The Thomassons have not stated a cause of action under CIPA. California Penal Code § 632(a) provides:
Every person who, intentionally and without the consent of all parties to a confidential communication, by means of any electronic amplifying or recording device, eavesdrops upon or records the confidential communication, whether the communication is carried on among the parties in the presence of one another or by means of a ... telephone ... shall be punished....
California courts interpret “eavesdrop,” as used in § 632, to refer to a third party secretly listening to a conversation between two other parties. Ribas v. Clark, 38 Cal.3d 355, 363, 212 Cal.Rptr. 143, 696 P.2d 637 (Cal.1985); Rogers v. Ulrich, 52 Cal.App.3d 894, 899, 125 Cal.Rptr. 306 (Cal.App.1975). “Person” is defined as “an individual, business association, partnership, corporation, limited liability company, or other legal entity....” Cal.Penal Code § 632(b).
There were only two parties to the telephone calls in this case: the Thomas-sons and GC Services. GC Services is one “person” under § 632. No third party listened in on the conversations between the Thomassons and GC Services. Therefore, GC Services’ alleged call monitoring cannot constitute eavesdropping, and cannot violate CIPA as a matter of law.
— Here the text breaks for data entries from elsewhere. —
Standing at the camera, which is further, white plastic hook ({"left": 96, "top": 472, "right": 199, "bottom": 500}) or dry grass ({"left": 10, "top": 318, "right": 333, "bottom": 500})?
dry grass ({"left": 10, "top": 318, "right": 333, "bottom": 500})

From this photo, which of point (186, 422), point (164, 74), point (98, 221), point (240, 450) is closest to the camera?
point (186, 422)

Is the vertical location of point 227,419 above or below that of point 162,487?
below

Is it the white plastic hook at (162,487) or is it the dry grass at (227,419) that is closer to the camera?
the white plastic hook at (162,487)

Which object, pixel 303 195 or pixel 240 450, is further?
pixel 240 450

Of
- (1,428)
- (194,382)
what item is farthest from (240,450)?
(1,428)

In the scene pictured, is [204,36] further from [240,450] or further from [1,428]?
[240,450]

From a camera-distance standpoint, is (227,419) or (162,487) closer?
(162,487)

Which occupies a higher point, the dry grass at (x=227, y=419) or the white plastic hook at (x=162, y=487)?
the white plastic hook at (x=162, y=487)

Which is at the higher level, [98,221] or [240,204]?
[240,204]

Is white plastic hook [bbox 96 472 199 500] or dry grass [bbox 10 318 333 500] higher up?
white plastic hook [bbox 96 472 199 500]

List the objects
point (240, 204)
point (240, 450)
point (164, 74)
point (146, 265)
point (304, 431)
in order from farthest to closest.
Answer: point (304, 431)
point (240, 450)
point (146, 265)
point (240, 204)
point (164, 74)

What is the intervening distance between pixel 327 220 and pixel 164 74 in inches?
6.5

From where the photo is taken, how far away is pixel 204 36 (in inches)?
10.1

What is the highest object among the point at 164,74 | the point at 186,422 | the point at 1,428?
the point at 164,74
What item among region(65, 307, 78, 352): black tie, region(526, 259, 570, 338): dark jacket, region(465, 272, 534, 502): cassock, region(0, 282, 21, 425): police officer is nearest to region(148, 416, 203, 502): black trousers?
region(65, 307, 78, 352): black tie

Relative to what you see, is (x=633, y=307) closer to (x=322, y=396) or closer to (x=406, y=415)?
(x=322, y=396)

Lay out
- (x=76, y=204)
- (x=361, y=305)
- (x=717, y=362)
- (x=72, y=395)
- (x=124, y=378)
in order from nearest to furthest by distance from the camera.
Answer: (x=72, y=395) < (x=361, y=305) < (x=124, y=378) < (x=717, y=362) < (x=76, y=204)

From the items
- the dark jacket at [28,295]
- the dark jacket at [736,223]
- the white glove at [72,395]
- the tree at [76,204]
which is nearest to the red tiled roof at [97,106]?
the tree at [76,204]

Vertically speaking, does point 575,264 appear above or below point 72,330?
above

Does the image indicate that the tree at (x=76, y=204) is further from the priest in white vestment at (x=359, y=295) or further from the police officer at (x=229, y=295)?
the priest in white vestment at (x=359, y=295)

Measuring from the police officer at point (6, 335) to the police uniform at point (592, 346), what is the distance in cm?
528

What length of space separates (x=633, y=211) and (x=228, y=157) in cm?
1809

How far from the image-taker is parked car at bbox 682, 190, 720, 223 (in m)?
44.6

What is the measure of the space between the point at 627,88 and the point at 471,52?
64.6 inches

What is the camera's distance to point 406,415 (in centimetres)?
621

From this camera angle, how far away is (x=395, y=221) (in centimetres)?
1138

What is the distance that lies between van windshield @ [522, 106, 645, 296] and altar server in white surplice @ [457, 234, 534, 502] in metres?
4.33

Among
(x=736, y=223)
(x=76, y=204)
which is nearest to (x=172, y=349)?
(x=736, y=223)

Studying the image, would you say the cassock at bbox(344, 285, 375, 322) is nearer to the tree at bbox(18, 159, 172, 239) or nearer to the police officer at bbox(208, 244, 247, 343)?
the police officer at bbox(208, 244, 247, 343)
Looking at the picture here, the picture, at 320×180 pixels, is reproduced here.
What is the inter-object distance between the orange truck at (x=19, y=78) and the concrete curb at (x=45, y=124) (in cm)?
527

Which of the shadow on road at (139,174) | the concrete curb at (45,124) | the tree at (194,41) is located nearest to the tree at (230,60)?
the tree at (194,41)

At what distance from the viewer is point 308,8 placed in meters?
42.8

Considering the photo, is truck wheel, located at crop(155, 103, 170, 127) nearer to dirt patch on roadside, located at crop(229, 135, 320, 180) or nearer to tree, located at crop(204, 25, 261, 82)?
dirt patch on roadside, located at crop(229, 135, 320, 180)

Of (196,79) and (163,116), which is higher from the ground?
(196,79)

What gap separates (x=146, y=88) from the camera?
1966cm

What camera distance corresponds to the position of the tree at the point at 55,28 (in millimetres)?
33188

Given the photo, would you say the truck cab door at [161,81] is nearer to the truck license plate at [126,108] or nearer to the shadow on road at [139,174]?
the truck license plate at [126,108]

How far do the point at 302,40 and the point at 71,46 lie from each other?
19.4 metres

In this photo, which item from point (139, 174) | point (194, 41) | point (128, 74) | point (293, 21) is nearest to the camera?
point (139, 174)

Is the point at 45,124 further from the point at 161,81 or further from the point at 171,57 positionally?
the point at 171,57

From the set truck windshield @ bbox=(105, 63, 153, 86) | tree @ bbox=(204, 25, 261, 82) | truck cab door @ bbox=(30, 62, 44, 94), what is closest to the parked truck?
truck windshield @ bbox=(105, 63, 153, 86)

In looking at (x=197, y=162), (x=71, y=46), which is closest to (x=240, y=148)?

See also California Public Utilities Commission, Re Monitoring of Telephone Conversations Rulemaking, 11 CPUC 2d 692 (1983) (“[M]onitoring is lawful, unlike wiretapping and certain classifications of conduct covered by Penal Code §§ 630 et seq.”).
The district court imposed sanctions against Arleo for the affidavit he filed in support of the Thomassons’ Ex Parte Application for Leave to File a Rule 59e Motion (“Ex Parte Application”). We construe the Ex Parte Application, and Arleo’s accompanying affidavit, as a motion for disqualification and for assignment to a different judge under 28 U.S.C. § 144. We vacate the district court’s sanctions against Arleo. Some of the words employed by Arleo in his affidavit were ill-chosen, but his conduct was not sanctionable in the context of a disqualification motion.
In light of our disposition, the Thomas-sons’ challenge to the award of costs is moot.
REVERSED in part, AFFIRMED in part. Each party to bear its own costs.

 This disposition is not appropriate for publication and is not precedent except as provided by 9 th Cir. R. 36-3.

. At the district court, the Thomassons also claimed that their calls were recorded. They dropped this claim on appeal.